Drawings Enfolded Within the Self
In Hebrew, the word "drawing" has the same root as the word "impression." It thus seems that the language itself leads those interested in drawing landscapes or objects to search for something that is embedded far beyond the visible outlines of things. When one considers the Hebrew verb "to draw," one realizes that the action it describes precedes any conscious undertaking; it is not centered on a given reality, but rather on how light and shade imprint themselves upon our consciousness, and on how the forms resonate deep within the soul. The Hebrew language itself thus appears responsible for the first, internal act of abstraction that the landscape undergoes on its way to the page; the practical gaze, which is focused on the details of reality, finds itself groping around in the aftermath of this first act of abstraction.
········
▶ **What the task requires**
Rewrite the passage on the Hebrew word for drawing, starting at "Drawings Enfolded Within" and ending at "act of abstraction.", and substitute "distillation" for each occurrence of "abstraction".

▶ **Information provided**
········
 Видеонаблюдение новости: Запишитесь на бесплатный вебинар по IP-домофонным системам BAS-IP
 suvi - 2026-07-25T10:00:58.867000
········
▶ **Problem solution**
Drawings Enfolded Within the Self
In Hebrew, the word "drawing" has the same root as the word "impression." It thus seems that the language itself leads those interested in drawing landscapes or objects to search for something that is embedded far beyond the visible outlines of things. When one considers the Hebrew verb "to draw," one realizes that the action it describes precedes any conscious undertaking; it is not centered on a given reality, but rather on how light and shade imprint themselves upon our consciousness, and on how the forms resonate deep within the soul. The Hebrew language itself thus appears responsible for the first, internal act of distillation that the landscape undergoes on its way to the page; the practical gaze, which is focused on the details of reality, finds itself groping around in the aftermath of this first act of distillation.